## EXERCISE INSTRUCTIONS
Your answer must be an exact copy of every record.

## RECORDS
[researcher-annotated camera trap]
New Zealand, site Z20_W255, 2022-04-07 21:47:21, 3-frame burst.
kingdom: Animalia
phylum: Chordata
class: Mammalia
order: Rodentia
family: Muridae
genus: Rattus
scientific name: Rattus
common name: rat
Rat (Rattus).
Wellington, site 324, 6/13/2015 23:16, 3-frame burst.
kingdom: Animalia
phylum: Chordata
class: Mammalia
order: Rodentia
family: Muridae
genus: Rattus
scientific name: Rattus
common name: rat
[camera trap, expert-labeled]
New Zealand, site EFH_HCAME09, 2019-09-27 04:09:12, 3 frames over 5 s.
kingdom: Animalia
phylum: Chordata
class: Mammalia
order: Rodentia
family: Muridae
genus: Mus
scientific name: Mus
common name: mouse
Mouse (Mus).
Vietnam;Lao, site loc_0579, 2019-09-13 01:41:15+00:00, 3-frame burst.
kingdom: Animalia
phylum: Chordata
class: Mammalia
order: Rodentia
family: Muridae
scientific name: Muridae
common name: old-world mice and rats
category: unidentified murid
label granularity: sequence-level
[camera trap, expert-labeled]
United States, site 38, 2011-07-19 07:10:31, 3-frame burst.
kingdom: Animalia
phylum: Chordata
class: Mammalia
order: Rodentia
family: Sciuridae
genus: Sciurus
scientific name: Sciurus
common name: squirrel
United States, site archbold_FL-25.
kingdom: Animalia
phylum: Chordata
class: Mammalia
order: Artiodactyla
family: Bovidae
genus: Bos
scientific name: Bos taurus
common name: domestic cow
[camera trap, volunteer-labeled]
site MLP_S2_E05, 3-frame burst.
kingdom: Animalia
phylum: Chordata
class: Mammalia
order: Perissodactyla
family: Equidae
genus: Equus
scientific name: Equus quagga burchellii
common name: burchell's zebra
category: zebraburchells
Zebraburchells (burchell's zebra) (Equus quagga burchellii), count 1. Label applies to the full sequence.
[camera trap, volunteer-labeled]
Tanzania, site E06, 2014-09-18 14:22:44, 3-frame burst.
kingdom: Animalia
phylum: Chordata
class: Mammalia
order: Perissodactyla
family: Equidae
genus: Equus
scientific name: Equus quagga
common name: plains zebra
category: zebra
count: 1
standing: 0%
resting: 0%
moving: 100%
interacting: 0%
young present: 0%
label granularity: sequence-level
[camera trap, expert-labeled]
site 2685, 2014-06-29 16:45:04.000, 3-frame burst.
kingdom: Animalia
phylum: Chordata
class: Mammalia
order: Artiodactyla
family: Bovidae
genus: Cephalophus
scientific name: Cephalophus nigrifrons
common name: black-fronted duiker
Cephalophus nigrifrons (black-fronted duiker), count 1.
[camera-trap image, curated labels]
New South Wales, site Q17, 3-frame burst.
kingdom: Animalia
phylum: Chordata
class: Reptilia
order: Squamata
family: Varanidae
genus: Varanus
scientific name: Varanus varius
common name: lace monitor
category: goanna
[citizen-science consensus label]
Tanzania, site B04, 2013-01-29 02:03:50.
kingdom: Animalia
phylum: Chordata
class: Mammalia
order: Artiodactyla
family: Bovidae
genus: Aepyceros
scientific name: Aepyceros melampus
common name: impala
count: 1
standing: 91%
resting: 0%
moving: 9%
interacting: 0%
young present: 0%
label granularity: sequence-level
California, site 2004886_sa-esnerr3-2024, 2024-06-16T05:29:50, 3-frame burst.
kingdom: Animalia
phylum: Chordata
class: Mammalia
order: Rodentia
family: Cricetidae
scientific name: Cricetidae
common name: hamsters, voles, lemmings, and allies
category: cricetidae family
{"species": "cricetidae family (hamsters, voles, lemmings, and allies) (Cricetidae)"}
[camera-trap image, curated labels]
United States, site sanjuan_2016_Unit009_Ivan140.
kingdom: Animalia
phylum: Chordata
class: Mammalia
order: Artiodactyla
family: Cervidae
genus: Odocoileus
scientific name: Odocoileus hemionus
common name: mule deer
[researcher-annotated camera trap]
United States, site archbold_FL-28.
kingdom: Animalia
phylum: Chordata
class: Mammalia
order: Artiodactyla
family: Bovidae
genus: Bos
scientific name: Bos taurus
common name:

## ANSWER SPACE
[researcher-annotated camera trap]
New Zealand, site Z20_W255, 2022-04-07 21:47:21, 3-frame burst.
kingdom: Animalia
phylum: Chordata
class: Mammalia
order: Rodentia
family: Muridae
genus: Rattus
scientific name: Rattus
common name: rat
Rat (Rattus).
Wellington, site 324, 6/13/2015 23:16, 3-frame burst.
kingdom: Animalia
phylum: Chordata
class: Mammalia
order: Rodentia
family: Muridae
genus: Rattus
scientific name: Rattus
common name: rat
[camera trap, expert-labeled]
New Zealand, site EFH_HCAME09, 2019-09-27 04:09:12, 3 frames over 5 s.
kingdom: Animalia
phylum: Chordata
class: Mammalia
order: Rodentia
family: Muridae
genus: Mus
scientific name: Mus
common name: mouse
Mouse (Mus).
Vietnam;Lao, site loc_0579, 2019-09-13 01:41:15+00:00, 3-frame burst.
kingdom: Animalia
phylum: Chordata
class: Mammalia
order: Rodentia
family: Muridae
scientific name: Muridae
common name: old-world mice and rats
category: unidentified murid
label granularity: sequence-level
[camera trap, expert-labeled]
United States, site 38, 2011-07-19 07:10:31, 3-frame burst.
kingdom: Animalia
phylum: Chordata
class: Mammalia
order: Rodentia
family: Sciuridae
genus: Sciurus
scientific name: Sciurus
common name: squirrel
United States, site archbold_FL-25.
kingdom: Animalia
phylum: Chordata
class: Mammalia
order: Artiodactyla
family: Bovidae
genus: Bos
scientific name: Bos taurus
common name: domestic cow
[camera trap, volunteer-labeled]
site MLP_S2_E05, 3-frame burst.
kingdom: Animalia
phylum: Chordata
class: Mammalia
order: Perissodactyla
family: Equidae
genus: Equus
scientific name: Equus quagga burchellii
common name: burchell's zebra
category: zebraburchells
Zebraburchells (burchell's zebra) (Equus quagga burchellii), count 1. Label applies to the full sequence.
[camera trap, volunteer-labeled]
Tanzania, site E06, 2014-09-18 14:22:44, 3-frame burst.
kingdom: Animalia
phylum: Chordata
class: Mammalia
order: Perissodactyla
family: Equidae
genus: Equus
scientific name: Equus quagga
common name: plains zebra
category: zebra
count: 1
standing: 0%
resting: 0%
moving: 100%
interacting: 0%
young present: 0%
label granularity: sequence-level
[camera trap, expert-labeled]
site 2685, 2014-06-29 16:45:04.000, 3-frame burst.
kingdom: Animalia
phylum: Chordata
class: Mammalia
order: Artiodactyla
family: Bovidae
genus: Cephalophus
scientific name: Cephalophus nigrifrons
common name: black-fronted duiker
Cephalophus nigrifrons (black-fronted duiker), count 1.
[camera-trap image, curated labels]
New South Wales, site Q17, 3-frame burst.
kingdom: Animalia
phylum: Chordata
class: Reptilia
order: Squamata
family: Varanidae
genus: Varanus
scientific name: Varanus varius
common name: lace monitor
category: goanna
[citizen-science consensus label]
Tanzania, site B04, 2013-01-29 02:03:50.
kingdom: Animalia
phylum: Chordata
class: Mammalia
order: Artiodactyla
family: Bovidae
genus: Aepyceros
scientific name: Aepyceros melampus
common name: impala
count: 1
standing: 91%
resting: 0%
moving: 9%
interacting: 0%
young present: 0%
label granularity: sequence-level
California, site 2004886_sa-esnerr3-2024, 2024-06-16T05:29:50, 3-frame burst.
kingdom: Animalia
phylum: Chordata
class: Mammalia
order: Rodentia
family: Cricetidae
scientific name: Cricetidae
common name: hamsters, voles, lemmings, and allies
category: cricetidae family
{"species": "cricetidae family (hamsters, voles, lemmings, and allies) (Cricetidae)"}
[camera-trap image, curated labels]
United States, site sanjuan_2016_Unit009_Ivan140.
kingdom: Animalia
phylum: Chordata
class: Mammalia
order: Artiodactyla
family: Cervidae
genus: Odocoileus
scientific name: Odocoileus hemionus
common name: mule deer
[researcher-annotated camera trap]
United States, site archbold_FL-28.
kingdom: Animalia
phylum: Chordata
class: Mammalia
order: Artiodactyla
family: Bovidae
genus: Bos
scientific name: Bos taurus
common name:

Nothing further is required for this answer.